Rewrite the lines from the one containing "What is the shortest" through the end of the entries, switching "green foliage" to "leafy greenery" and leaving everything else unchanged.

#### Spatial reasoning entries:
========================================================================
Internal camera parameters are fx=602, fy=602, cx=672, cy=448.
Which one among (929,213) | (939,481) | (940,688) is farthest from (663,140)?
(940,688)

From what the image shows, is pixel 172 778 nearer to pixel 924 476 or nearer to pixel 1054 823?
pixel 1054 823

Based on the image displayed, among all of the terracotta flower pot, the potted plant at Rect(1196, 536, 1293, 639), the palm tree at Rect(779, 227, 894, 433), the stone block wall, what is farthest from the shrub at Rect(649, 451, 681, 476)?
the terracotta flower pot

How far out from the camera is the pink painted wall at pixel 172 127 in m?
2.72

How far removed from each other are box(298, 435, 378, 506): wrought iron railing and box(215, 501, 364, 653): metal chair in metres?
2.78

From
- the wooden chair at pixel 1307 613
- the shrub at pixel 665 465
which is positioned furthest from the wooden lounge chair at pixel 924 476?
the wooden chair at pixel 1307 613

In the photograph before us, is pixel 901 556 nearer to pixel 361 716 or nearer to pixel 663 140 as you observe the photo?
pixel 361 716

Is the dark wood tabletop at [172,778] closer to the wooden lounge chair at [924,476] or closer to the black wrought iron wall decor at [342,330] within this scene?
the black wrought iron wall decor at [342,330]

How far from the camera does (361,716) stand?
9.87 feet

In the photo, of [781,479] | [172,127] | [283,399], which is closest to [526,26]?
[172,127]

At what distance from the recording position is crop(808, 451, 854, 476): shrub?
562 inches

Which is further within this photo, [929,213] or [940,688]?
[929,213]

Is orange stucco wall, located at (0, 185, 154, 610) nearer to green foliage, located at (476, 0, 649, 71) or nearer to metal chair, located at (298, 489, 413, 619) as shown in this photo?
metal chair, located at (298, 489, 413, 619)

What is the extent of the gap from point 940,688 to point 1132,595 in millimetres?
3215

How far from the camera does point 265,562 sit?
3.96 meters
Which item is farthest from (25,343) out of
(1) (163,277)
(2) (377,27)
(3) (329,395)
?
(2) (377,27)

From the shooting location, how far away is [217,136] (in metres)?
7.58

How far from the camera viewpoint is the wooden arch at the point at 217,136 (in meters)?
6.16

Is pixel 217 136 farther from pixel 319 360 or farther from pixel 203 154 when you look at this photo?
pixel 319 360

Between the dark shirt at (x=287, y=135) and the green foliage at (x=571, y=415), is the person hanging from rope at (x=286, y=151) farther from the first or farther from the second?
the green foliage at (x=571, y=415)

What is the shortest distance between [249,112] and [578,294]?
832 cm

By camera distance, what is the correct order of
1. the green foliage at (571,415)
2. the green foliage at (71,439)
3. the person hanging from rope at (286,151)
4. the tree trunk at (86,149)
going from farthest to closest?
========================================================================
#### TASK ANSWER:
What is the shortest distance between [249,112] and [578,294]?
832 cm

By camera distance, what is the correct order of
1. the leafy greenery at (571,415)
2. the leafy greenery at (71,439)
3. the person hanging from rope at (286,151)
4. the tree trunk at (86,149)
going from farthest to closest?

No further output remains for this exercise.